ANZ New Zealand's economists think we are approaching the point in the interest rate cycle where borrowers need to think about locking in their mortgages for longer terms.
"For some time now we have been of the view that the low point in the mortgage rate cycle was approaching, and that borrowers would likely benefit from locking in for a longer term," they say in their latest ANZ Property Focus report.
"We remain of that view, and while we expect further modest falls in interest rates, the bringing forward of Official Cash Rate cuts has likely compressed that timeframe, which we now think likely spans months rather than quarters," the report says.
ANZ is NZ's biggest home lender with total exposure of $112.530 billion as of June 30.

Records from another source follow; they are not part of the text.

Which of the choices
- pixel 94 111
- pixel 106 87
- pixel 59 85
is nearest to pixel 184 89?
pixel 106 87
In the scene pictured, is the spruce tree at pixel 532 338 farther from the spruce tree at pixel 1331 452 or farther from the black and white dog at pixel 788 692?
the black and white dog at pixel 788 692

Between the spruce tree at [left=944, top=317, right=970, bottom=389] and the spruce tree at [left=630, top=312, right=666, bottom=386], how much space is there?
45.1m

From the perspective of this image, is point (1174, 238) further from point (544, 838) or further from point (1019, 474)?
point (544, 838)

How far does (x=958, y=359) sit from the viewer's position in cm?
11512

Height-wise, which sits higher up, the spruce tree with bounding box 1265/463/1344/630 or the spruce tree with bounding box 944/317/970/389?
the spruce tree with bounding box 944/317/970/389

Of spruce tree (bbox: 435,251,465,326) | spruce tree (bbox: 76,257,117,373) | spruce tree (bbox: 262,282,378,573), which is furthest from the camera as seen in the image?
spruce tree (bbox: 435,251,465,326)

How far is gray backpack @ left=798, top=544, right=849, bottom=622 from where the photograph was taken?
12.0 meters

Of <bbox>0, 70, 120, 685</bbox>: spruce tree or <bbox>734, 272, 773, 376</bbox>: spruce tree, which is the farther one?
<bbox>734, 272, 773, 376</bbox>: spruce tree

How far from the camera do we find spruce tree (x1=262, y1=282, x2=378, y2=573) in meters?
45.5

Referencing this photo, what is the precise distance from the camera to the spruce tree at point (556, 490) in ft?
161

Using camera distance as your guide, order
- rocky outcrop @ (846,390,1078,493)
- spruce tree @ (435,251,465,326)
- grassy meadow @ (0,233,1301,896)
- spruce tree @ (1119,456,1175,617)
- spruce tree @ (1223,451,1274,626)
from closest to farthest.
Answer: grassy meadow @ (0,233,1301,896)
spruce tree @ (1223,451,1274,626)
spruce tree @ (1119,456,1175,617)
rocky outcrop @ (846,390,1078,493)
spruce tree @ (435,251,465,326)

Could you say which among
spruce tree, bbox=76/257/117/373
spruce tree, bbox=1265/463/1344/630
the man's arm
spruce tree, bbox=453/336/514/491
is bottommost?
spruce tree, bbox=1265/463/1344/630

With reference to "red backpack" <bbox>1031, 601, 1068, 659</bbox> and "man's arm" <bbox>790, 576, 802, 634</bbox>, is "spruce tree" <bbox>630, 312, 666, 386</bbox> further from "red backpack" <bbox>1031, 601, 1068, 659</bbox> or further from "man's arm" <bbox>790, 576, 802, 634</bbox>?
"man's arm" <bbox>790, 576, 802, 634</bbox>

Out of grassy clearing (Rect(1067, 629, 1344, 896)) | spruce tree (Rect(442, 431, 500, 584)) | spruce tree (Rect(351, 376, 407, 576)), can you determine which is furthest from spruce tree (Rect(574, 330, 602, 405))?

Meanwhile ANZ also says borrowers should not feel rushed into fixing their mortgages.
"We think they probably have a little more time on their side, but we are mindful that we are getting closer to the lows, with our mortgage rate projections... suggesting mortgage rates are on track to bottom out late this year or early next year," the economists say.
"For those contemplating a new loan or with a rollover due, such a decision needs to be made now," the report says.
It also suggests splitting the loan over several terms, rather than just choosing the cheapest option.
"While the 18 month [term] is the cheapest rate, and for some will offer sufficient cover, the two year isn't much more expensive, nor is the three year, especially when you consider that we have penciled in that the Reserve Bank will be back in [OCR] hiking mode by early 2027," the report says.
"It makes sense to spread borrowing over several terms in case things don't turn out as expected," ANZ says.
1 Comments
I note Tony Alexander would agree with ANZ as he is currently recommending five years under 4%.
I haven’t had a mortgage for 10 years since I divested my investment properties. However, when I had mortgages i listened to his advice - he was chief economist at BNZ at the time - and although there were break fees, I saved considerable amounts on interest payments.
As they are directly involved in determining longer term rates, bank economists have a far greater understanding of likely future mortgage rate trends than the amateur (naive) keyboard warriors who have previously posted on this site. HouseMouse was one example; he rubbished ANZ with claims that cost him considerably (from memory, something in the vicinity of $500 a fortnight).
While nothing is certain, I would be taking close notice of their view includung understanding and looking critically at their rationale.